Can you rewrite the following lines, changing every "camera" to "viewer" and leaving everything else unchanged?

■ Records shown
+ + +
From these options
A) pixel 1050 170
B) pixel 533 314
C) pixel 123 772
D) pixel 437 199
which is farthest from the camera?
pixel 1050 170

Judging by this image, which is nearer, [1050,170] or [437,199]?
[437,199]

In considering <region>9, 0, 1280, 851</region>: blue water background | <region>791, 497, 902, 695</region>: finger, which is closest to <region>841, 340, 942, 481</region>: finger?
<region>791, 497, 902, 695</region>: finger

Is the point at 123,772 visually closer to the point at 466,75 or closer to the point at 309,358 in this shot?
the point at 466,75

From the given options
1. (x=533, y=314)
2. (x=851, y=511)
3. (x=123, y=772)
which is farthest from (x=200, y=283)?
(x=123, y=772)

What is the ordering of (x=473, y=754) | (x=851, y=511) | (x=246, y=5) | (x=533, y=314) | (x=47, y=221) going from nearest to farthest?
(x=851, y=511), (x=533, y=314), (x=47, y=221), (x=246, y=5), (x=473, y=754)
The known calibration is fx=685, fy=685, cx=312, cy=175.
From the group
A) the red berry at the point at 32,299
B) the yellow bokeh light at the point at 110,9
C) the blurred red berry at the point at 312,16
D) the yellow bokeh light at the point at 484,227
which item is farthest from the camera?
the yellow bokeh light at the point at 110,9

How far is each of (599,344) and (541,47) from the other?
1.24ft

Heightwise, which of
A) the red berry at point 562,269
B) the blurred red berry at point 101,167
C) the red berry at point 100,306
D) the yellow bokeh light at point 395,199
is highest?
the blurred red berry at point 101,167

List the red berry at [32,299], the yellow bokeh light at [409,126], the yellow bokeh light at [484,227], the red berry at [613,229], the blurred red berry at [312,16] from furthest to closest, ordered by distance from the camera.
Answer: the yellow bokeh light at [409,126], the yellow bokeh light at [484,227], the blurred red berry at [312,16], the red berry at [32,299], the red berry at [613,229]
+ + +
■ Expected answer
From these options
A) pixel 1050 170
B) pixel 533 314
C) pixel 123 772
D) pixel 437 199
which is farthest from the viewer?
pixel 1050 170

Judging by this image, which is nearer, [1050,170] or [437,199]?
[437,199]

In considering <region>9, 0, 1280, 851</region>: blue water background | <region>791, 497, 902, 695</region>: finger, which is closest to <region>841, 340, 942, 481</region>: finger?
<region>791, 497, 902, 695</region>: finger

Is the point at 123,772 visually closer to the point at 466,75 or closer to the point at 309,358 in this shot?
the point at 466,75

From the given options
1. (x=533, y=314)
2. (x=851, y=511)
3. (x=123, y=772)
which is farthest from (x=200, y=283)?
(x=123, y=772)

What is the ordering of (x=473, y=754) | (x=851, y=511) | (x=246, y=5) | (x=533, y=314) | (x=47, y=221) going from nearest to farthest?
(x=851, y=511), (x=533, y=314), (x=47, y=221), (x=246, y=5), (x=473, y=754)
The known calibration is fx=685, fy=685, cx=312, cy=175.
From the group
A) the red berry at the point at 32,299
B) the yellow bokeh light at the point at 110,9
C) the blurred red berry at the point at 312,16
D) the yellow bokeh light at the point at 484,227
which item is farthest from the viewer?
the yellow bokeh light at the point at 110,9

How far is each of (599,344) and (541,47) from the other?
1.24ft

Heightwise, which of
A) the red berry at point 562,269
B) the blurred red berry at point 101,167
C) the red berry at point 100,306
D) the yellow bokeh light at point 395,199
is highest?
the blurred red berry at point 101,167

List the red berry at [32,299], the yellow bokeh light at [409,126], the yellow bokeh light at [484,227], the red berry at [613,229], the blurred red berry at [312,16] from furthest to closest, ordered by distance from the viewer.
Answer: the yellow bokeh light at [409,126], the yellow bokeh light at [484,227], the blurred red berry at [312,16], the red berry at [32,299], the red berry at [613,229]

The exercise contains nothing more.